Passage to read:
##########

GSoC 2013 "Cloud Ready" Project Specification » History » Revision 3
Revision 2 (Robin Mills, 23 Feb 2013 10:11) → Revision 3/17 (Robin Mills, 23 Feb 2013 10:28)
h1. GSoC 2013 "Cloud Ready" Project Specification
There are four subprojects:
# HTTP http I/O support for Exiv2 (GSoC 2013 Student)
# exiv2(.exe) to run as a service (daemon) on a web socket.
# client-side use of the exiv2 service (using the web socket)
# JSON support
This is quite a large project. Robin Mills intends to implement the daemon/web-socket support during Spring 2013. The GSoC student is expected to implement the http I/O support.
h2. 1 HTTP I/O support (GSoC 2013 Student)
Today we provide support files available on the file system. These files can be memory mapped if this feature is supported by the host OS.
With the increasing interest in "cloud" computing, it's become ever more common for files to reside in remote locations which are not mapped to the file system. Very common cases today are ftp and http. For example: http://bla/bla/bla/file.jpg. Today there are a myriad of "Cloud" storage products, such as AWS, DropBox, Google Drive, Sky Drive, Box,iCloud, Just Cloud and more.
The proposal is to support http, ftp and ssh. This can be done by deriving a new Class from the BasicIO abstract class. The exiv2 command would accept filenames with a URL. For example:
<pre>
exiv2 -pt http://clanmills.com/files/Robin.jpg
exiv2 -pt ftp://username@password:/clanmills.com/Robin.jpg
exiv2 -pt ssh://username@password:/clanmills.com/Robin.jpg
</pre>
In most image files, the meta-data is defined in the first 100k of the file, so the implementation should only read blocks on demand from the server and avoid copying the complete file.
The simplest possible implementation of this proposal for exiv2 to detect the protocol and use a helper application such as curl or ssh. This implementation probably requires copying the complete file from the remote storage to a temporary file in the local file system. While such an implementation can be constructed quickly, this does not satisfy the project aim to make efficient use of band-width.

##########

Data entries:
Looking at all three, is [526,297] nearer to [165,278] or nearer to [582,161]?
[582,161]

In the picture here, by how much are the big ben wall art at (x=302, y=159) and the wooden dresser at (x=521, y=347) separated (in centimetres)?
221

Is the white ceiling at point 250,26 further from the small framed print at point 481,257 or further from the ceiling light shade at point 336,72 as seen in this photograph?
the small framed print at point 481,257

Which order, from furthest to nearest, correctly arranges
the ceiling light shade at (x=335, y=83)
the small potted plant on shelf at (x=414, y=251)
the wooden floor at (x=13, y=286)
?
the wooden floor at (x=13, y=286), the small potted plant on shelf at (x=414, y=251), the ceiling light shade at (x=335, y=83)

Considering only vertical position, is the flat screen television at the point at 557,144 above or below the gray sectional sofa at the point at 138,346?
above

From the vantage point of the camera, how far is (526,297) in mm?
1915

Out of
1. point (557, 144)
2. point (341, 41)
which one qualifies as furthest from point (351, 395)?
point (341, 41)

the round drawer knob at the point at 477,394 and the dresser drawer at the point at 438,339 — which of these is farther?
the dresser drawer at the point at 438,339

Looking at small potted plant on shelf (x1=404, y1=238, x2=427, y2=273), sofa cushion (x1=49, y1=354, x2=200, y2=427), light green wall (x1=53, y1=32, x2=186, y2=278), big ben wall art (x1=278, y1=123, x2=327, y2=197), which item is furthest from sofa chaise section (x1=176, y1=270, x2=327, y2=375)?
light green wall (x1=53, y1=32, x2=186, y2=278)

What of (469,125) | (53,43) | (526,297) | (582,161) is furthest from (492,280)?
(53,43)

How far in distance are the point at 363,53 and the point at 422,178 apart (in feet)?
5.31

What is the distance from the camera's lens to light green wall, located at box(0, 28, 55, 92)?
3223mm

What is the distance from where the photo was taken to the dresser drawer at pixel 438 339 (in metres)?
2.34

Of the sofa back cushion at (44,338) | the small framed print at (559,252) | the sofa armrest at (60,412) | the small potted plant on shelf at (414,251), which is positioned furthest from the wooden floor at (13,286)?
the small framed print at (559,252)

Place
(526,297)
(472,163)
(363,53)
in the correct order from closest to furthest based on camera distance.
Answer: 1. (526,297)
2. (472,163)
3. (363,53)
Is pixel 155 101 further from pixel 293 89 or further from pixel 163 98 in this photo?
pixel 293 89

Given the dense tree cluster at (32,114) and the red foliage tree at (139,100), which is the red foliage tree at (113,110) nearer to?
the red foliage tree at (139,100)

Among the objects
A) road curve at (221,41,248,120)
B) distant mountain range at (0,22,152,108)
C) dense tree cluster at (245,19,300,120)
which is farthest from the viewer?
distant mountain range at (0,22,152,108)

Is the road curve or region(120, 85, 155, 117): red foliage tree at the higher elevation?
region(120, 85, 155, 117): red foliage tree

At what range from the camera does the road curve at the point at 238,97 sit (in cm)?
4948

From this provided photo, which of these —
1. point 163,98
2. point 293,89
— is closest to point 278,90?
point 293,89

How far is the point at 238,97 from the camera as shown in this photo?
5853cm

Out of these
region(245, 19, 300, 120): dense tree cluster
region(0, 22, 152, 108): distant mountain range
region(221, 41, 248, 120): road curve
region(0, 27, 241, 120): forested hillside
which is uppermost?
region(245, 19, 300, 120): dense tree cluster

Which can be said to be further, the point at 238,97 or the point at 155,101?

##########

Written problem A: In the Exiv2 "Cloud Ready" specification, why should the HTTP I/O implementation read blocks from the server on demand instead of copying the complete file? Answer in one to three sentences.
Written problem B: Reproduce word for word the portion of the Exiv2 "Cloud Ready" specification from "# JSON support" up to and including "Cloud and more.".
Written problem C: Carry the Exiv2 "Cloud Ready" specification forward from the point where it stops.
You can set the lines aside; nothing here depends on them.

Written response A: In most image files the metadata is defined in the first 100k of the file, so only those blocks need to be fetched. Reading on demand avoids copying the complete file and uses less bandwidth.

Written response B:
# JSON support
This is quite a large project. Robin Mills intends to implement the daemon/web-socket support during Spring 2013. The GSoC student is expected to implement the http I/O support.
h2. 1 HTTP I/O support (GSoC 2013 Student)
Today we provide support files available on the file system. These files can be memory mapped if this feature is supported by the host OS.
With the increasing interest in "cloud" computing, it's become ever more common for files to reside in remote locations which are not mapped to the file system. Very common cases today are ftp and http. For example: http://bla/bla/bla/file.jpg. Today there are a myriad of "Cloud" storage products, such as AWS, DropBox, Google Drive, Sky Drive, Box,iCloud, Just Cloud and more.

Written response C:
It is very desirable to use a robust implementation of the web protocols and a library such as libcurl should be considered. The selection of the protocol support library must respect build implications. We should be careful to avoid adding a large library (such as boost) to the build dependencies. Additionally, the implementation is required to be written in C++ and run on Mac/Windows/Linux without dependency on platform frameworks such as .Net, Java, or Cocoa. It may be that build switches can be provided to enable Exiv2 to use platform frameworks. This could be especially useful on mobile platforms such as Android and iOS.
The implementation should provide bi-directional support (both read and write) with read-access being the first priority.
h2. 2 and 3 Exiv2 daemon server and client
enable exiv2 to run as a service (daemon) on a web socket. I imagine two types of clients:
# exiv2 itself of course
# JavaScript/WebSocket client
To do this we could do something like this:
<pre>
Server: # exiv2 --daemon --port 54321
Client: $ exiv2 -pt exv://server:54321:/Robin.jpg
Even better: $ exiv2 -pt exv://server:54321:/http://clanmills.com/files/Robin.jpg
</pre>I don't want to get into detail concerning the JavaScript API for this. Something like this:
<pre>
<script src="js/Exiv2.js">
var exiv2 = new Exiv2( { server : 'clanmills.com' , port : 54321 });
var metadata = eval(exiv2.command('--JSON -pt /Robin.jpg '));
// or even better
var metadata = eval(exiv2.command('--JSON -pt http://clanmills.com/files/Robin.jpg'));
</pre>To get the most from this functionality, we should provide JSON (and/or XML) support which I discuss below.
h2. 4 JSON Support
5 years ago, I became interested in exiv2 to implement a GeoTagging application. I decided to use Python as an excuse to learn the language. I used the pyexiv2 wrapper, written by Olivier, and the project was a success. Building exiv2 and pyexiv2 on Windows and MacOSX was a challenge (to say the least).
Since then, I've worked steadily on the exiv2 msvc and msvc64 built environments and I believe both are working very well.
Sadly, building pyexiv2 is remains a challenge because it requires boost and the scons build utility. (scons is/was another GSoC project.) The consequence is that my python script seldom uses the latest exiv2 and is not available on all my machines (Windows/Cygwin/Mac/Kubuntu). The script is stable (hardly been changed in 5 years), however building the pyexiv2 wrapper is a maintenance challenge. The pyexiv2 has to be built for specific versions of python (2.6, 2.7 etc), architecture (32/64 bit), platform (windows/cygwin/macosx/linux).
This is not a criticism of Olivier's pyexiv2 wrapper. Olivier has done a very good job. Python wrappers which link C++ are a severe maintenance challenge. I haven't worked for years with Perl's C++ support (XS and/or SWIG), however I anticipate similar pain and trouble.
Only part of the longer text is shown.